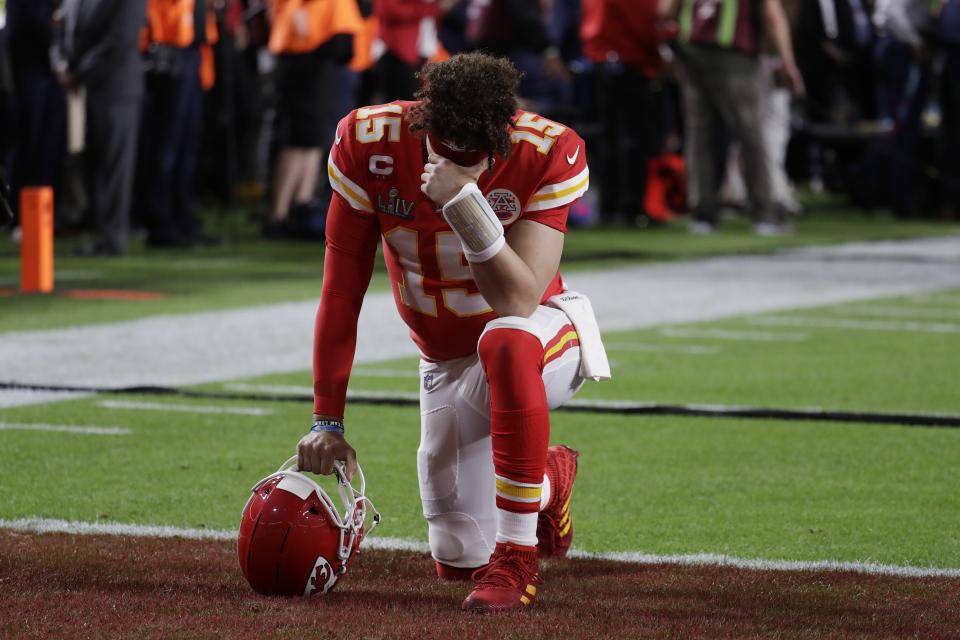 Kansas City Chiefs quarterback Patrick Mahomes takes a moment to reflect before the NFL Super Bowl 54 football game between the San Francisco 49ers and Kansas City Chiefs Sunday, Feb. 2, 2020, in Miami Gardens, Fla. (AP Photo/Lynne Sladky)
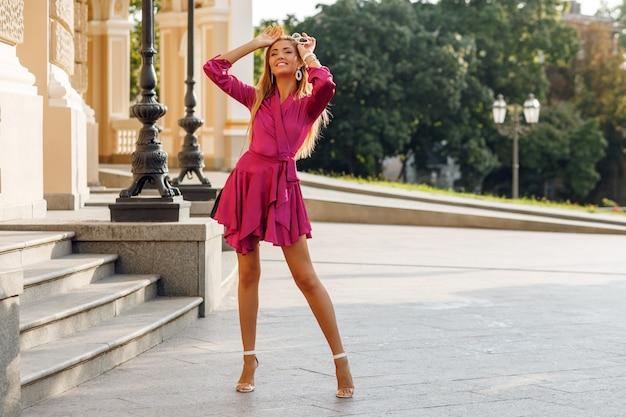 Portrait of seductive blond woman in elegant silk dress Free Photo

==

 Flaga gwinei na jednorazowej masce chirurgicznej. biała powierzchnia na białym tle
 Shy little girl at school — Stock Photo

• **PROBLEM REQUIREMENTS**: The output should be exactly the lines above from the line containing "Flaga gwinei na" to the line containing "Shy little girl at school — Stock Photo", inclusive, with no other lines.

• **REPLY**:
 Flaga gwinei na jednorazowej masce chirurgicznej. biała powierzchnia na białym tle
 Shy little girl at school — Stock Photo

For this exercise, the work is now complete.